» **Exercise goal**
Reproduce all lines of the listing below in which the word "camelopardalis" occurs.

» **Given records**

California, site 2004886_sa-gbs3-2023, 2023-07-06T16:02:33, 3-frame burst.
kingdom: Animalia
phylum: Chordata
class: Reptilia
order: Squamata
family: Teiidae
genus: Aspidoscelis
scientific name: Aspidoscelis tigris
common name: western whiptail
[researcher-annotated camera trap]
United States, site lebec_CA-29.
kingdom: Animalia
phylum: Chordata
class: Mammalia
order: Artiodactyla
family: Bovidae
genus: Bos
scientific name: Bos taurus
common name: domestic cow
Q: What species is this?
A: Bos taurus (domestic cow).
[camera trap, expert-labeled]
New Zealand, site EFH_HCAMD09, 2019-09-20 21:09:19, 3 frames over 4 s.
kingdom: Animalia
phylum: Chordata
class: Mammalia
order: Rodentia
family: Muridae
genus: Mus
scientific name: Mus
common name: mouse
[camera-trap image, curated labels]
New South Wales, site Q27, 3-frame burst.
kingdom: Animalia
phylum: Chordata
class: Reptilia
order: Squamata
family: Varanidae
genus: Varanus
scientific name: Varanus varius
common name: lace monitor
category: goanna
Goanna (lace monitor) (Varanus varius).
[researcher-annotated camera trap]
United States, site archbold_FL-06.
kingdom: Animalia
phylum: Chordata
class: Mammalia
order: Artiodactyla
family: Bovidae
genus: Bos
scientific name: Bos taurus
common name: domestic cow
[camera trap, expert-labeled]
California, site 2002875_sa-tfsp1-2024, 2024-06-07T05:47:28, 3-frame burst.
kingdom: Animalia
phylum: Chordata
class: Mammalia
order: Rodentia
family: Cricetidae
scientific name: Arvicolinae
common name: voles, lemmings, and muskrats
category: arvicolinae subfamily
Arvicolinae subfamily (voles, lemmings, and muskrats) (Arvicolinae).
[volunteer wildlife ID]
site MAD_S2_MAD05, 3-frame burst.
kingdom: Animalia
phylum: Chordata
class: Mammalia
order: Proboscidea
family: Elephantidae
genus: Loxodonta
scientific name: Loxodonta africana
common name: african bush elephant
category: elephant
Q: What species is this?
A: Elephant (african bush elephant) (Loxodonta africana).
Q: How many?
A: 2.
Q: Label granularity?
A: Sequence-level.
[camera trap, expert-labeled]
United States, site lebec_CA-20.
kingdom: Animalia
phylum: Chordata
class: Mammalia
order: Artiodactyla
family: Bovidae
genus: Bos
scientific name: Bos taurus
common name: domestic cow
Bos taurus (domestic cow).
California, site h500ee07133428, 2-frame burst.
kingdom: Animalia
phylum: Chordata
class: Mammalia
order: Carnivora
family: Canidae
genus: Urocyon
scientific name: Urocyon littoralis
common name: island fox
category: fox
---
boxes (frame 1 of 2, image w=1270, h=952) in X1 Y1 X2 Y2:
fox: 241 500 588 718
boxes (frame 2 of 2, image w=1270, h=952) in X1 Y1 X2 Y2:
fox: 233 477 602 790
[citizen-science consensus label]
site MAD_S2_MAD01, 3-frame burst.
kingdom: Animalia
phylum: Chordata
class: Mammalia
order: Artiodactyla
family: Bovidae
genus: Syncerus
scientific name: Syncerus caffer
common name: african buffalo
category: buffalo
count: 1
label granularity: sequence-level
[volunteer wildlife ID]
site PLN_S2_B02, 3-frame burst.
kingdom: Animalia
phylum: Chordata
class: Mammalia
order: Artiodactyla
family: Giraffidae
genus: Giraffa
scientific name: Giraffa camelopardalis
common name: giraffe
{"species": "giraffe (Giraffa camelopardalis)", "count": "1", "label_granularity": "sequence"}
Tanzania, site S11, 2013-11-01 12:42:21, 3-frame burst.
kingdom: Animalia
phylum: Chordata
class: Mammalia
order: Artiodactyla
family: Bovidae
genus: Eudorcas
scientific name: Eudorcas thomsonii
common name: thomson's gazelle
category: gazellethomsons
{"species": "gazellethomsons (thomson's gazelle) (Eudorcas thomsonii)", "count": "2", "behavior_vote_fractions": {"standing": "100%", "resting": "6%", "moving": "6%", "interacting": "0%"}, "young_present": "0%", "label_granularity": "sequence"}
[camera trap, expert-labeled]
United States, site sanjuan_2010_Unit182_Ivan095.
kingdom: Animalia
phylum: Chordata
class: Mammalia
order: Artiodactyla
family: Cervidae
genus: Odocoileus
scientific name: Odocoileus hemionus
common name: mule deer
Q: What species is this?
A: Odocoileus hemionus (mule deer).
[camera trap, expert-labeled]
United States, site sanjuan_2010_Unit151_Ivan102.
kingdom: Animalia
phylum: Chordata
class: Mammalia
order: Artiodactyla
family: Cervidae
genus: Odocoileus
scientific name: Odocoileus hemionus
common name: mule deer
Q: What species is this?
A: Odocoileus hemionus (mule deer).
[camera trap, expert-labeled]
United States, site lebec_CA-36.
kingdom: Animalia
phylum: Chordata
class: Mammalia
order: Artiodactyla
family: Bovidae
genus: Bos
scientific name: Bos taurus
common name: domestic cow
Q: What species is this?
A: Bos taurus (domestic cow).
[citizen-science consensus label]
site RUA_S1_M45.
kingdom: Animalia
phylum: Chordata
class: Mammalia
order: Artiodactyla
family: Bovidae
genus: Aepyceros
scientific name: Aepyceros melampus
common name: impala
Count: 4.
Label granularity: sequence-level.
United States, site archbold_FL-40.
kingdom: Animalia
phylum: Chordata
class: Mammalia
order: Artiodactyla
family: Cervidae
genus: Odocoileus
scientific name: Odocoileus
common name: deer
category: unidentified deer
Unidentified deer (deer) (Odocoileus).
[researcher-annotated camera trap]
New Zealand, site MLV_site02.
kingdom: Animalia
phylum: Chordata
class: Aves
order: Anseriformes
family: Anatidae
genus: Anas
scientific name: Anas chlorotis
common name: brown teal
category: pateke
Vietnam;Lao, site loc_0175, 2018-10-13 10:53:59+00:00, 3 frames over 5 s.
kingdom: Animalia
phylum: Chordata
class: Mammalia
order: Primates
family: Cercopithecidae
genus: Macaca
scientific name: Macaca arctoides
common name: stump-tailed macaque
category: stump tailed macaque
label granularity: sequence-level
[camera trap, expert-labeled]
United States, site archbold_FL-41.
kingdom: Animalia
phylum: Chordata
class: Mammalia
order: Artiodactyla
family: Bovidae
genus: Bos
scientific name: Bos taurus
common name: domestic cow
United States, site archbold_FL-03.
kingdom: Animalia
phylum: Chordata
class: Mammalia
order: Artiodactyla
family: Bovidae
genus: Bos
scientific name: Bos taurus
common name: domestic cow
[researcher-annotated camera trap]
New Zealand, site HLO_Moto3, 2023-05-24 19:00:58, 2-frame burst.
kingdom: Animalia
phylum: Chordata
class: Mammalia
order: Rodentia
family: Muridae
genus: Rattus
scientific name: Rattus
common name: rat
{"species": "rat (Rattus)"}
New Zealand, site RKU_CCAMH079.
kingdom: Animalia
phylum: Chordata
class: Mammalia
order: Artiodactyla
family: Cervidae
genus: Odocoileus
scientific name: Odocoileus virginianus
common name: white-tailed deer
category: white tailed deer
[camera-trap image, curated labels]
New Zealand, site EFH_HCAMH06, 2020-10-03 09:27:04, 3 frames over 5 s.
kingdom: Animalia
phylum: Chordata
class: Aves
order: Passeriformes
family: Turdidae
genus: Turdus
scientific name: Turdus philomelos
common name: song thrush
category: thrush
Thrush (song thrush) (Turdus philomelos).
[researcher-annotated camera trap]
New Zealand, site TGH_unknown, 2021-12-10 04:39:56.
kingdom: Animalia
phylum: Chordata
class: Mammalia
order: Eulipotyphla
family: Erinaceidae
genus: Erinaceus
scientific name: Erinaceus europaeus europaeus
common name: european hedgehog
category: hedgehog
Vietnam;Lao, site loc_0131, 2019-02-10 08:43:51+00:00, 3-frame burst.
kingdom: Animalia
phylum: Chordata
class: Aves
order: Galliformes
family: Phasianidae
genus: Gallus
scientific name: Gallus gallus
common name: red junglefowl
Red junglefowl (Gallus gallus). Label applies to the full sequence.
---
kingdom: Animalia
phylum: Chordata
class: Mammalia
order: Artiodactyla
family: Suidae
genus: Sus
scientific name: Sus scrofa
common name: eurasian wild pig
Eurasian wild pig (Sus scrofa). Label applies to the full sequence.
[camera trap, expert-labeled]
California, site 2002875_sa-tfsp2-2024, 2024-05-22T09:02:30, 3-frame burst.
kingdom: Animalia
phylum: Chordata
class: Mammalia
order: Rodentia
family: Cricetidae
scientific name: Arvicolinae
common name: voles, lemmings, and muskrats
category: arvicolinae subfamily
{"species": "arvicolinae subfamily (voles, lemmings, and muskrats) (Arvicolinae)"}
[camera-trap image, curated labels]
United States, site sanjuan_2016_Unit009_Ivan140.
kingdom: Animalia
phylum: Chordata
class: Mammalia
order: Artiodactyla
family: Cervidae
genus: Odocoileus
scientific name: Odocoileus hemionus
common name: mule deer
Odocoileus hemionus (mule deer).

» **Written response**
scientific name: Giraffa camelopardalis
{"species": "giraffe (Giraffa camelopardalis)", "count": "1", "label_granularity": "sequence"}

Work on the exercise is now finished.